Hello Neo4J Community !
I encounter an issue of complexity recently and I don't know how to get past it.
My cypher code is the following :
MATCH (a:Aa)-[r_a:A]->(b:Bb)-[r_b:B]->(c:C), (c)<-[r_b1:B]-(b1:Bb)<-[r_a1:A]-(a1:Aa)
WHERE a.DATE>=a1.DATE>=a.DATE- duration({years:1}) AND a<>a1
RETURN a.id, count(distinct a1.id) as nb_1years
The idea behind it is that I want to count the number of Aa that are connected to c from a span of 1 year for each of the nodes in my database. The code is working correctly for a given node, but not for all the database, it runs indefinitely. I have tried to put it in a apoc.periodic.iterate, but it still does not work ...
The EXPLAIN returns this :
The issue seems to come from the NodeHashJoin which returns 801 millions rows. How can I improve this ?
Thanks for your help !
What is happening is the two paths patterns in your MATCH are being found, a Cartesian product being created, and a hash join computed to find pairs of paths where 'c' is equal. This is not efficient with a large dataset.
Is the value of 'id' unique for 'Aa' nodes? If so, the following should work:
MATCH (a:Aa)-[r_a:A]->(b:Bb)-[r_b:B]->(c:C)
RETURN a.id, COUNT {
MATCH (c)<-[r_b1:B]-(b1:Bb)<-[r_a1:A]-(a1:Aa)
WHERE a.DATE>=a1.DATE>=a.DATE- duration({years:1}) AND a<>a1
RETURN DISTINCT a1.id
} as nb_1years
Hello @glilienfield ,
First of all thank you for your response, it seems accurate.
From the response that you have given, I have now this issue :
It is working until the COUNT{ MATCH (c)...
.
We have the version 4.2.1. Maybe the COUNT{MATCH...}
does not exist on this version ?
Thank you again !
BTW : id is indeed a unique key
You are correct. The new specialized subqueries (count, collect, exists) I think are v5.x features.
Let's try this:
MATCH (a:Aa)-[r_a:A]->(b:Bb)-[r_b:B]->(c:C)
CALL {
WITH a, c
MATCH (c)<-[r_b1:B]-(b1:Bb)<-[r_a1:A]-(a1:Aa)

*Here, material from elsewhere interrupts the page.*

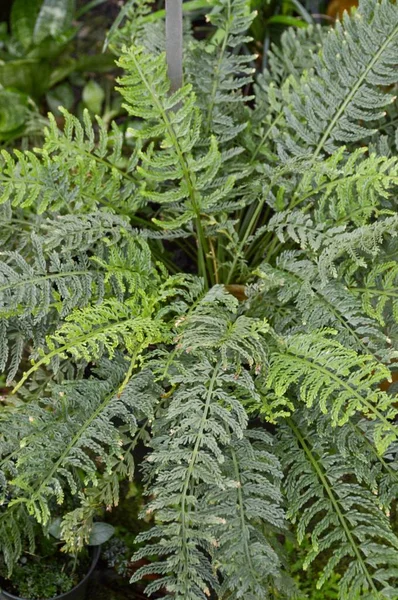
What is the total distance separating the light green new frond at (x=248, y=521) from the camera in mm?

WHERE a.DATE>=a1.DATE>=a.DATE-duration({years:1}) AND a<>a1
RETURN COUNT(DISTINCT a1.id) as count
}
RETURN a.id, count
Thanks a lot @glilienfield ! It works like a charm
My database is a little bit big so it takes a little bit of time to run, but it works ! Really, thank you !
1 Like